Beginner’s Guide to Backups

Backups are something most people never think about until it’s too late. Computers can be finicky, and if you value your digital data then you’ll want to have a backup solution in place. This post explores two aspects of backups: the various types of backups, and everyday tools for performing those backups.

Disclaimer: Parts of this guide include instructions that, if misused, could result in data loss. Never run a command without being 100% sure of the outcome!

The 3-2-1 Rule of Backups

The de facto rule of thumb for managing backups is the “3-2-1” rule. This rule is meant to cover all possible scenarios that could result in data loss. What exactly does it stand for? Let’s break it down:

  • 3 copies of the same data. Backups can become corrupt, and having multiple copies means you can use one copy to restore another in case of a failure.
  • 2 different storage mediums. Don’t just store your backups on one computer. If that computer breaks or gets stolen then all of your data goes with it.

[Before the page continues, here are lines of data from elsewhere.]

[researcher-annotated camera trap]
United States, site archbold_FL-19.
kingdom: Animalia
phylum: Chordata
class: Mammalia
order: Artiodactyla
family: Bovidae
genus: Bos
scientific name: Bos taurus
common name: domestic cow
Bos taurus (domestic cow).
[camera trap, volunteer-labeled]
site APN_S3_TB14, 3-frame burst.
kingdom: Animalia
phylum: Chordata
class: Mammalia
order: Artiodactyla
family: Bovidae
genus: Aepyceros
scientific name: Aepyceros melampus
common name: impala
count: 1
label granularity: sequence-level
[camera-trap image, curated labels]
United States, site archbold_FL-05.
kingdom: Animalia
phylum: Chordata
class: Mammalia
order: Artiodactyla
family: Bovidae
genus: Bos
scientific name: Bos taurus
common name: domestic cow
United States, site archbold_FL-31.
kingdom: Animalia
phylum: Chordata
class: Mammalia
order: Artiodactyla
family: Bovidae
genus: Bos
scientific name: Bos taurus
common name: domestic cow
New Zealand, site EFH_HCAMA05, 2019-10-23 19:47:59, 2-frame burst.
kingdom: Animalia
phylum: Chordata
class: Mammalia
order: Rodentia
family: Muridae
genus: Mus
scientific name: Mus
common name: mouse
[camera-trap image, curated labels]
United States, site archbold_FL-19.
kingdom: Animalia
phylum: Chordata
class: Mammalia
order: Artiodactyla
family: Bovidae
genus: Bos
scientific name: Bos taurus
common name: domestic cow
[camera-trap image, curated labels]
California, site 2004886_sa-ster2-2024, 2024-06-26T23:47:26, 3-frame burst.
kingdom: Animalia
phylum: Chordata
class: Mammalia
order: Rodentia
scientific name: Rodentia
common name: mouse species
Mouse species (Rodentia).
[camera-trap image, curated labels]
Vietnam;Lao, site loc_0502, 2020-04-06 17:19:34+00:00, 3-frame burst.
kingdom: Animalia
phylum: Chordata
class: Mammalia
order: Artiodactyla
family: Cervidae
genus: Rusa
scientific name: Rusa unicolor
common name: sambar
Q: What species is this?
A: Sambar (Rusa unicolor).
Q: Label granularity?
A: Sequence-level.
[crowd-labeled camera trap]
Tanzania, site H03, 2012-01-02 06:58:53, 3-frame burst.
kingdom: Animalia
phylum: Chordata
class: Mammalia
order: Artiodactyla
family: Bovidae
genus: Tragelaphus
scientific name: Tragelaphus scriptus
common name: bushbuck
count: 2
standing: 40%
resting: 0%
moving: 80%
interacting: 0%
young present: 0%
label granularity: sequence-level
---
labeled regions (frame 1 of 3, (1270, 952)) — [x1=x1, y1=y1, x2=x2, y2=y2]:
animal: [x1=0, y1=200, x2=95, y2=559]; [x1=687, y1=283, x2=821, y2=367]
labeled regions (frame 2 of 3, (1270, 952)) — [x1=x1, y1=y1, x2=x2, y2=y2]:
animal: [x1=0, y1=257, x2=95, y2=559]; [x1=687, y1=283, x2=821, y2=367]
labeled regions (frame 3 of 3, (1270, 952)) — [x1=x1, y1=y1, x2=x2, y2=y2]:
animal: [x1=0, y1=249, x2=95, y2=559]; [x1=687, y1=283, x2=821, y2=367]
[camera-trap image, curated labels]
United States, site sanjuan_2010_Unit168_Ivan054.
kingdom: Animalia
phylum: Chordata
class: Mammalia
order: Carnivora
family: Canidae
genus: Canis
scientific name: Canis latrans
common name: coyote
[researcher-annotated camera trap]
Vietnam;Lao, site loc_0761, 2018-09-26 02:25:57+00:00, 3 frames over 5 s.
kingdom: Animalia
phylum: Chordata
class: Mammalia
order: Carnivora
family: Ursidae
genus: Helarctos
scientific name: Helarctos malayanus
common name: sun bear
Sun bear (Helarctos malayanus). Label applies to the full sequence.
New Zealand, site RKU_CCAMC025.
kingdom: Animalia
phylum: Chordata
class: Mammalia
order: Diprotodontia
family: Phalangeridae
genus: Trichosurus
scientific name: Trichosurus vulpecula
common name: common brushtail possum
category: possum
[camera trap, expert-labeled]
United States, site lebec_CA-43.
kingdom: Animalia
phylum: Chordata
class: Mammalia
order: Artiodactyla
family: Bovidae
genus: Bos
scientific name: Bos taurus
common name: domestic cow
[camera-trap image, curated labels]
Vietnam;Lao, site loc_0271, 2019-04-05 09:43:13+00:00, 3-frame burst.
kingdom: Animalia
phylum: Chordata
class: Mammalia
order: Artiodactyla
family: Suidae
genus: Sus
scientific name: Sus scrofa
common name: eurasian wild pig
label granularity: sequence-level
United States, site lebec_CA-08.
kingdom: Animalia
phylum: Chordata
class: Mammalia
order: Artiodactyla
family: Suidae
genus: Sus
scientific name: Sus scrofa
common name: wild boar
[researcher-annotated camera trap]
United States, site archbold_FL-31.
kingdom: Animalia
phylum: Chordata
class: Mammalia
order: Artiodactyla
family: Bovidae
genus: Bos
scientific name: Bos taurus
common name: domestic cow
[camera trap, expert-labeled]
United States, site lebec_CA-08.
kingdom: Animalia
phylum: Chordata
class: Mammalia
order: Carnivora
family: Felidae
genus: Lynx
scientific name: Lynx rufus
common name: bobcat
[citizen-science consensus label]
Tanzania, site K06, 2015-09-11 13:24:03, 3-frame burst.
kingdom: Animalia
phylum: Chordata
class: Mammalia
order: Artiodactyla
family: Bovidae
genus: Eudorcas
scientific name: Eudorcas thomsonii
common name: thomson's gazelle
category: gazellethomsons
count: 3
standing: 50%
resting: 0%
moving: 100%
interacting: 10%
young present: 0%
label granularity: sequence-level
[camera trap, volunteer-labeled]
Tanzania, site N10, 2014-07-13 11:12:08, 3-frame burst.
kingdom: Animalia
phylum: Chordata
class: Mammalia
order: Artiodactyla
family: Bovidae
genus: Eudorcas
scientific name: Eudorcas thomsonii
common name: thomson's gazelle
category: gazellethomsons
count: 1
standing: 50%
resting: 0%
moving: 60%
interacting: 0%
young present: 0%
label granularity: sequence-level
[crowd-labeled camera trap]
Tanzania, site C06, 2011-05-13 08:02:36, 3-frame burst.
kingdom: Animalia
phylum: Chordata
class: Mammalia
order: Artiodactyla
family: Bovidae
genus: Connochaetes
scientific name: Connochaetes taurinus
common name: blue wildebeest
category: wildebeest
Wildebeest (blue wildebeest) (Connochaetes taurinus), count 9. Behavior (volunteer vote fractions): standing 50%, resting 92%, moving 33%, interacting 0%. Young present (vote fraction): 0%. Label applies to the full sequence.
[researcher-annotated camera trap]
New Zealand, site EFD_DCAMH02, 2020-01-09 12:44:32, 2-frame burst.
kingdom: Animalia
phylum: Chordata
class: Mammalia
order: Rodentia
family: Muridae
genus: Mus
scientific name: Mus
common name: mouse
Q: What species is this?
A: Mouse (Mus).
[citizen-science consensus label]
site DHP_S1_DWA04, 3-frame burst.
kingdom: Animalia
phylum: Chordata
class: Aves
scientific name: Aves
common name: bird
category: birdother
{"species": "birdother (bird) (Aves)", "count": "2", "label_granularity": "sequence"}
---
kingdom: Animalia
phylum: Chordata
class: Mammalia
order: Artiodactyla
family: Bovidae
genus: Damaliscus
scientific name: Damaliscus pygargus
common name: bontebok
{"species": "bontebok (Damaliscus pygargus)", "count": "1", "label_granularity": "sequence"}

Store a separate copy on an external hard drive, an SD card, a DVD, or some other storage medium.
  • 1 copy stored in a separate location. As much as we don’t like to think about it, a fire or flood is all it takes to eradicate everything we own. Store at least one copy outside of your home or office, preferably with a third-party service.

Backup Types

There are three main types of backups: full, incremental, and differential.

A full backup creates a complete copy of a set of files. The copy contains all of the same data as the original, meaning you can use it exactly as you would the original. The downside is that full backups require twice the space as the original set. In other words, the space required is the size of original set multiplied by the number of full backups performed.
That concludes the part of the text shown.